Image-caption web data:
^^^^^^^^
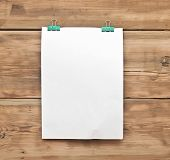 white blank note paper and paper clip on wood background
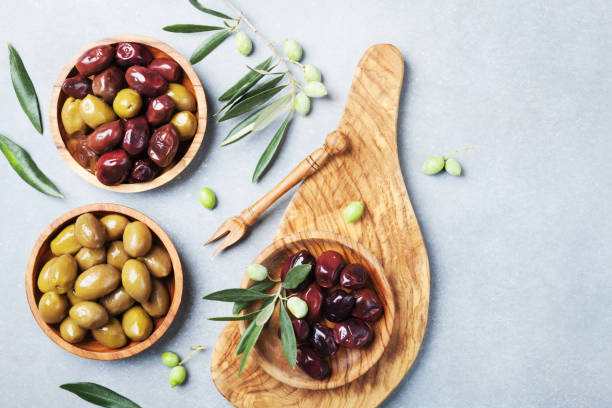 Natural greek olives in bowls with kitchen board from olive tree top view. Natural greek olives in bowls with kitchen board from natural olive tree top view. olives stock pictures, royalty-free photos & images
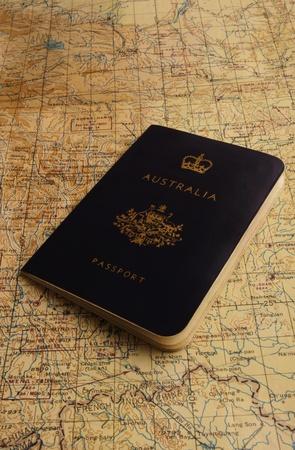 An old Australian passport sitting on an old map. Stock Photo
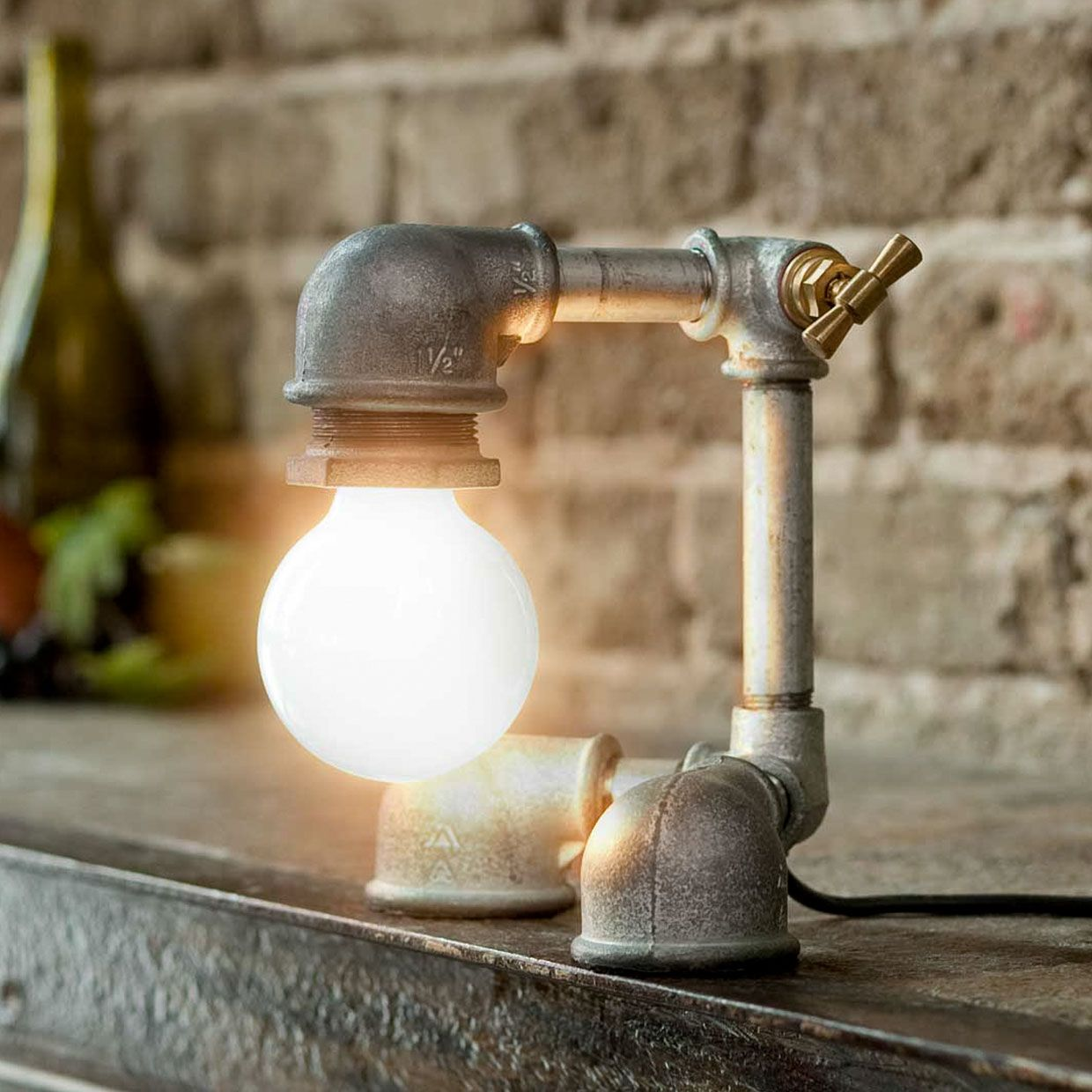 Incredible lamps made from old taps which use them as switches ...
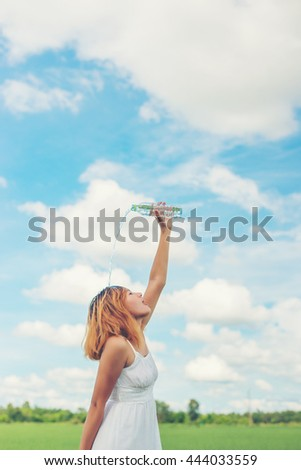 Young woman in park pours over a face for freshing at grassland enjoy and happy life.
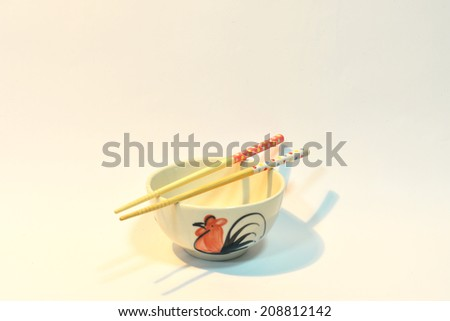 Old style thai ceramic bowl with wooden chopsticks. - stock photo
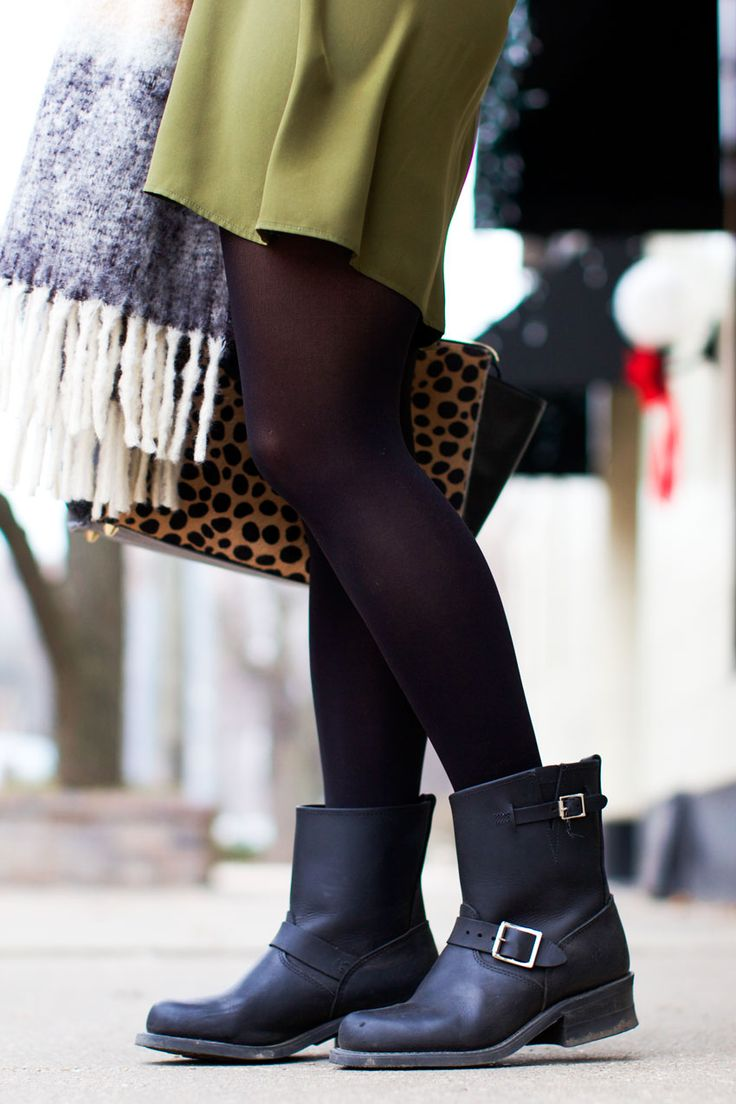 Frye booties paired with tights for a winter look.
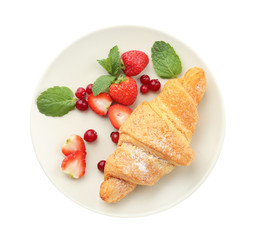Plate with delicious croissant and berries on white background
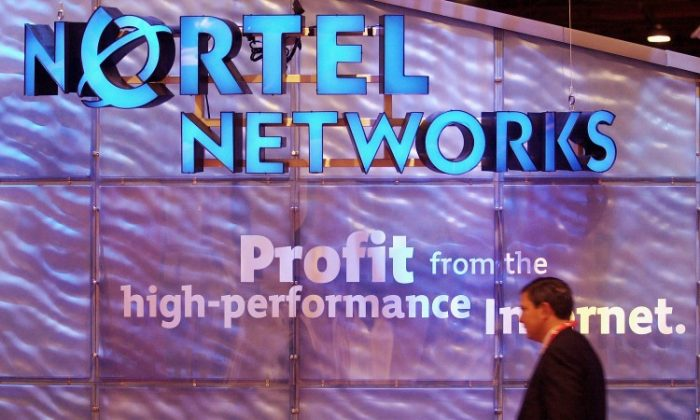 The Nortel Networks booth June 5, 2001, at the Georgia World Congress Center in Atlanta, Georgia, June 5, 2001. An Ontario Superior Court on Monday dismissed fraud charges against three former top executives at bankrupt Nortel Networks after a year-long trial involving one of the largest casualties of the 1990s dot-com bubble. (Erik S. Lesser/Getty Images)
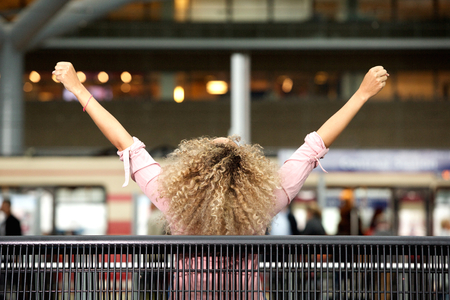 hair back: Portrait from behind of carefree woman with arms outstretched Stock Photo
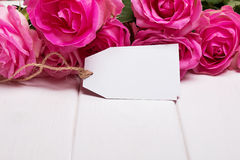 Beautiful pink roses and empty paper tag Royalty Free Stock Photography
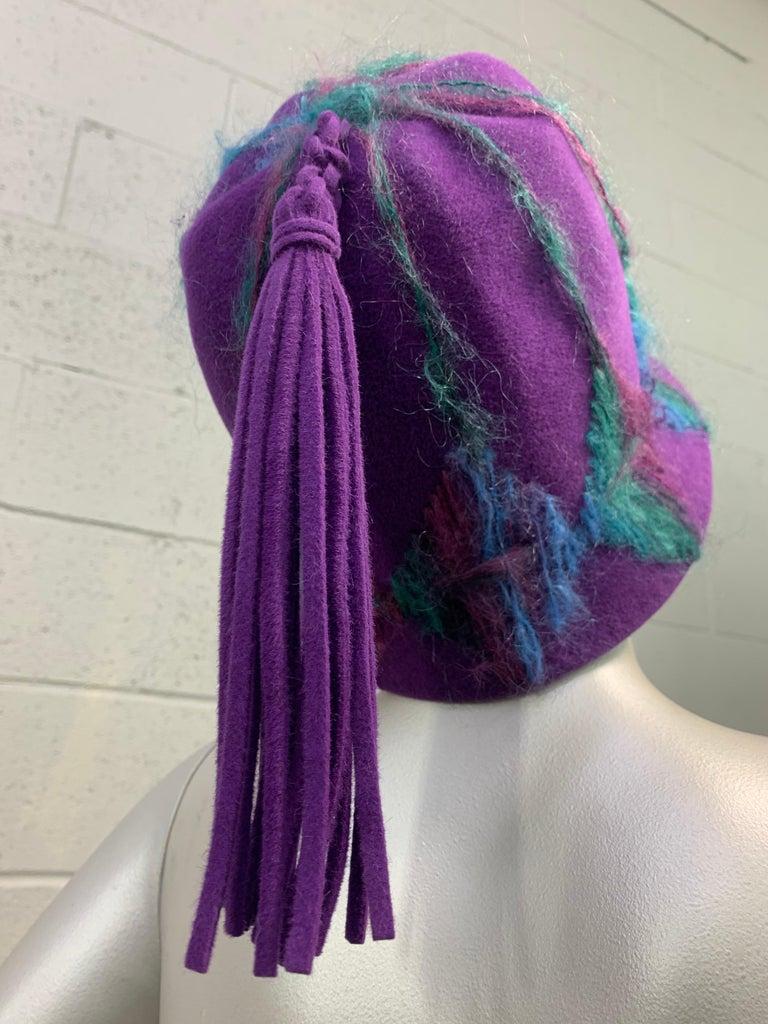1960s Schiaparelli purple wool felt bucket hat with high crown, multi-color yarn embroidery and long felt tassel at crown. Size Medium.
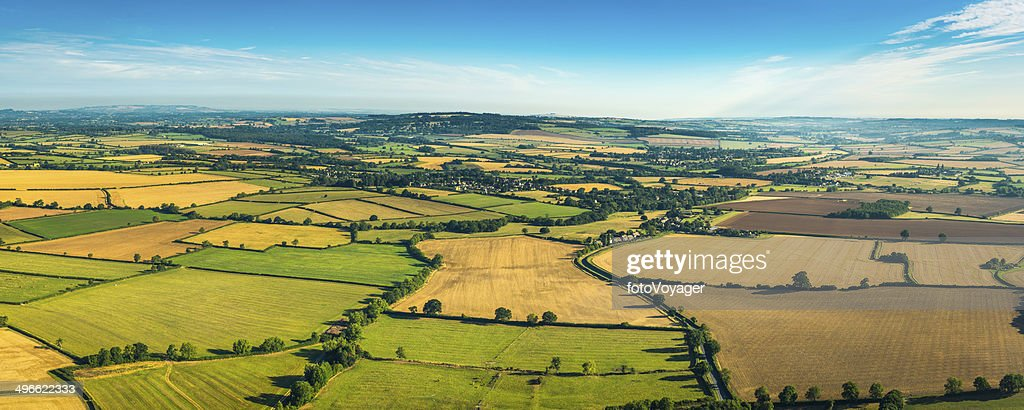 Patchwork quilt landscape of farm fields crops pasture aerial panorama : Stock Photo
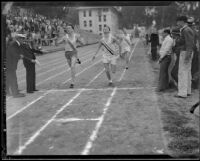 Dick Pollard of Pomona College noses out Mel Caldwell of Occidental College to win the 880-yard race during a dual track meet, Los Angeles, 1932
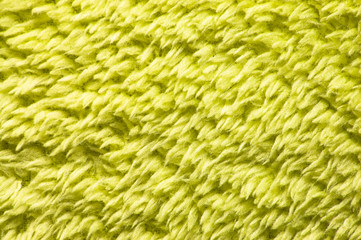 Green plush or wool texture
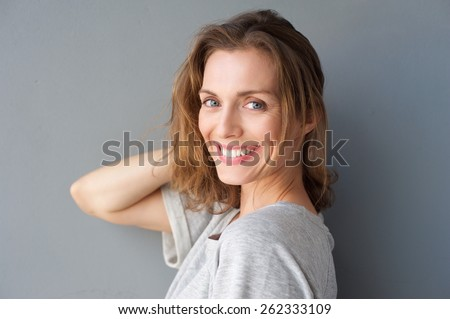 Close up portrait of a happy smiling beautiful woman posing with hand in hair against gray background - stock photo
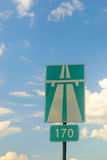 Sign of the highway against the sky Stock Photo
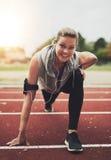 Athletische junge Blondine, die Kamera beim Ausdehnen betrachten Stockbild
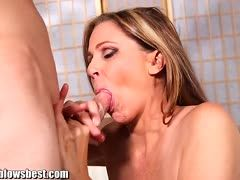 Julia Ann makes him happy with her blowjob
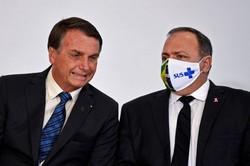 """""""Não pode um juiz decidir se você toma ou não a vacina"""", diz Bolsonaro (Foto: Evaristo Sá/AFP)"""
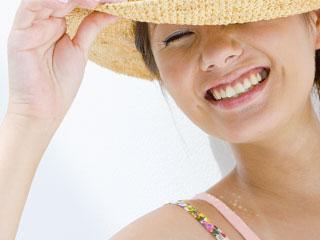 帽子で陽射しをさえぎる女性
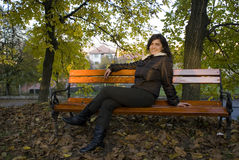 Young woman on a bench Royalty Free Stock Image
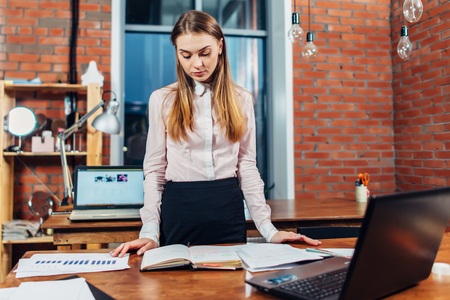 Female manager standing at her workplace planning her working day reading notes made in notebook
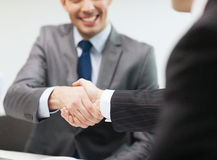 Two businessmen shaking hands in office. Businesss and office concept - two businessmen shaking hands in office Royalty Free Stock Images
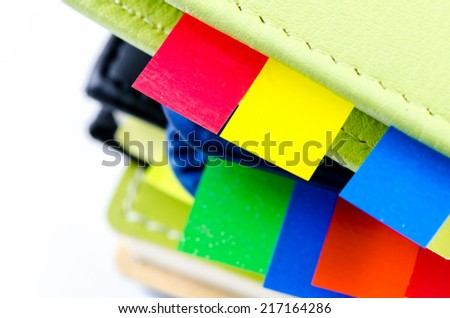 Stack of dairy with sticky notes - stock photo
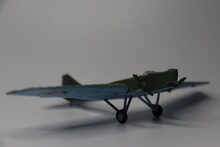 Model Of An Old Green Military Aircraft From The Second World War On A White Background. Aeromodelling. Hobby And Collection.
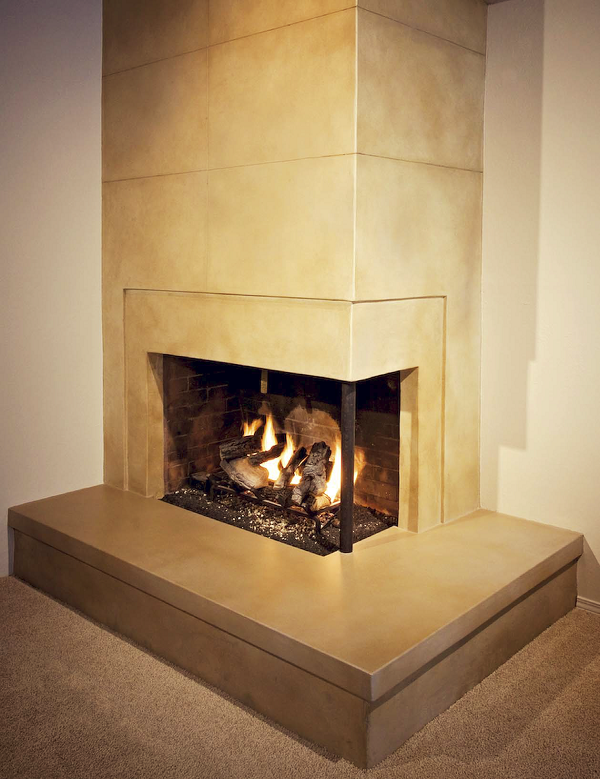 To create the look of this fireplace, Cement Elegance veneered the drywall above and around the fireplace façade with a cementitious microtopping, then cut a score pattern into it to simulate large tiles. The rest of the fireplace was all red brick, over which they installed a microtopping.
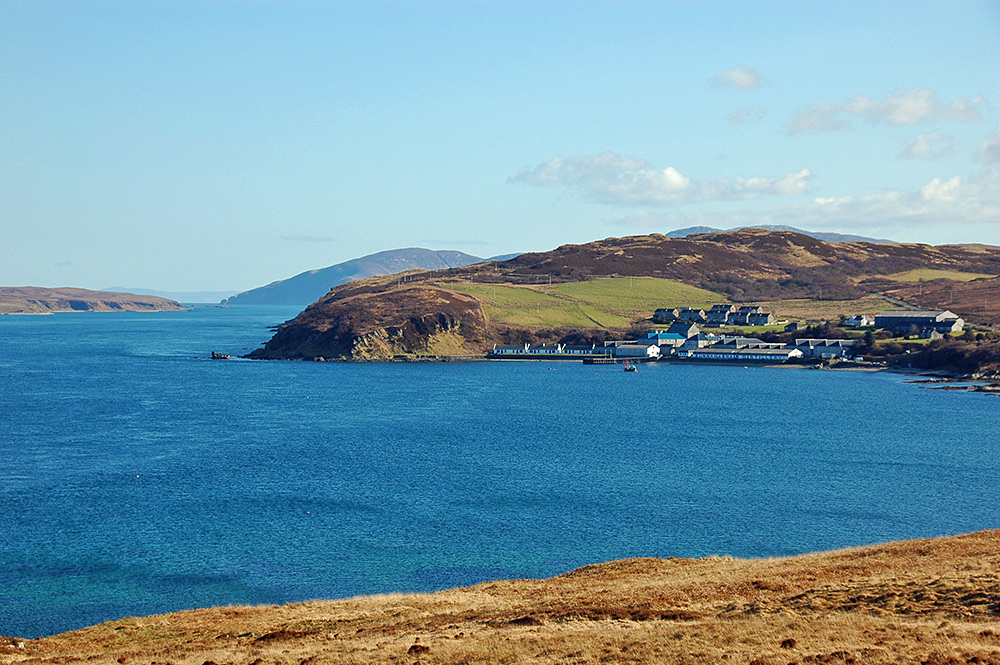 Picture of a small village with a distillery in the sunshine at a sound between two islands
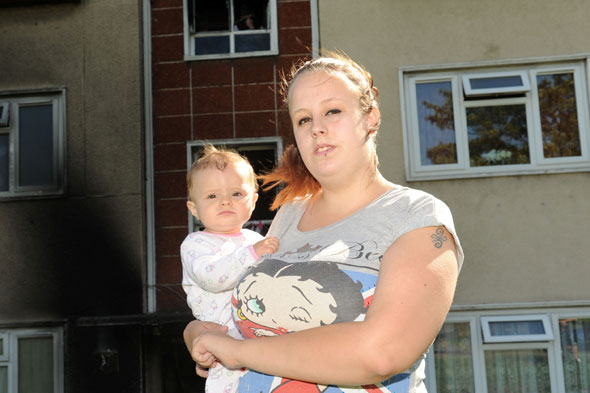 Mum throws baby into arms of stranger as fire breaks out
^^^^^^^^
Copy all records exactly; omit images.

 white blank note paper and paper clip on wood background
 Natural greek olives in bowls with kitchen board from olive tree top view. Natural greek olives in bowls with kitchen board from natural olive tree top view. olives stock pictures, royalty-free photos & images
 An old Australian passport sitting on an old map. Stock Photo
 Incredible lamps made from old taps which use them as switches ...
 Young woman in park pours over a face for freshing at grassland enjoy and happy life.
 Old style thai ceramic bowl with wooden chopsticks. - stock photo
 Frye booties paired with tights for a winter look.
Plate with delicious croissant and berries on white background
 The Nortel Networks booth June 5, 2001, at the Georgia World Congress Center in Atlanta, Georgia, June 5, 2001. An Ontario Superior Court on Monday dismissed fraud charges against three former top executives at bankrupt Nortel Networks after a year-long trial involving one of the largest casualties of the 1990s dot-com bubble. (Erik S. Lesser/Getty Images)
 hair back: Portrait from behind of carefree woman with arms outstretched Stock Photo
 Beautiful pink roses and empty paper tag Royalty Free Stock Photography
1960s Schiaparelli purple wool felt bucket hat with high crown, multi-color yarn embroidery and long felt tassel at crown. Size Medium.
 Patchwork quilt landscape of farm fields crops pasture aerial panorama : Stock Photo
 Dick Pollard of Pomona College noses out Mel Caldwell of Occidental College to win the 880-yard race during a dual track meet, Los Angeles, 1932
 Green plush or wool texture
 Close up portrait of a happy smiling beautiful woman posing with hand in hair against gray background - stock photo
 Sign of the highway against the sky Stock Photo
 Athletische junge Blondine, die Kamera beim Ausdehnen betrachten Stockbild
 Julia Ann makes him happy with her blowjob
 """""""Não pode um juiz decidir se você toma ou não a vacina"""", diz Bolsonaro (Foto: Evaristo Sá/AFP)"""
 帽子で陽射しをさえぎる女性
 Young woman on a bench Royalty Free Stock Image
 Female manager standing at her workplace planning her working day reading notes made in notebook
 Two businessmen shaking hands in office. Businesss and office concept - two businessmen shaking hands in office Royalty Free Stock Images
 Stack of dairy with sticky notes - stock photo
 Model Of An Old Green Military Aircraft From The Second World War On A White Background. Aeromodelling. Hobby And Collection.
 To create the look of this fireplace, Cement Elegance veneered the drywall above and around the fireplace façade with a cementitious microtopping, then cut a score pattern into it to simulate large tiles. The rest of the fireplace was all red brick, over which they installed a microtopping.
 Picture of a small village with a distillery in the sunshine at a sound between two islands
 Mum throws baby into arms of stranger as fire breaks out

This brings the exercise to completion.